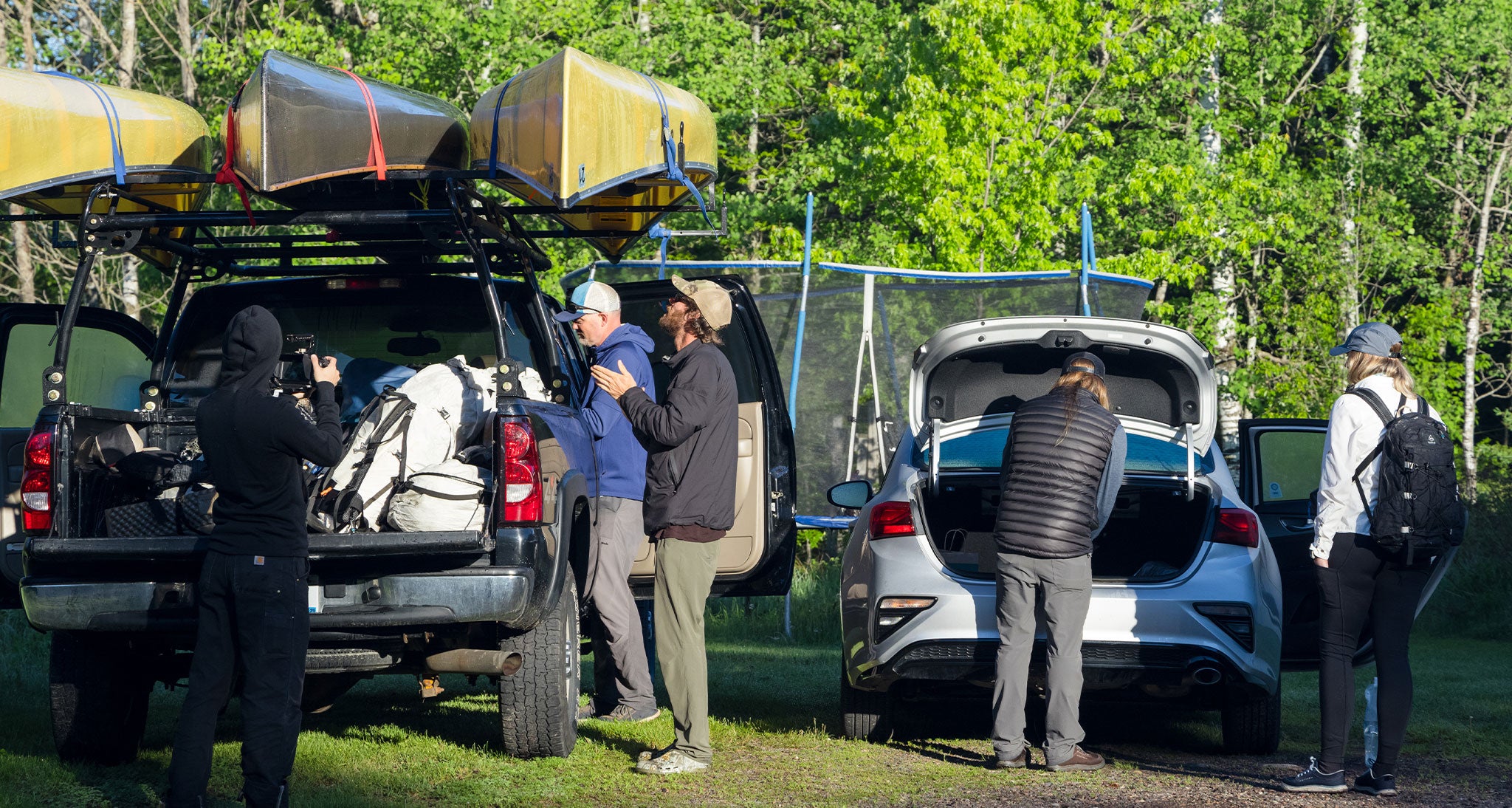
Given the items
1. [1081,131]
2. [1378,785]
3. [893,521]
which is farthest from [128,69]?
[1378,785]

=-=-=-=-=

• _GIVEN TASK_
Copy the listing above with "items" changed to "points" and nothing else altered. Omit the pictures.

• _FINAL RESULT_
Given the points
1. [1081,131]
2. [1378,785]
3. [893,521]
which is farthest from [128,69]?
[1378,785]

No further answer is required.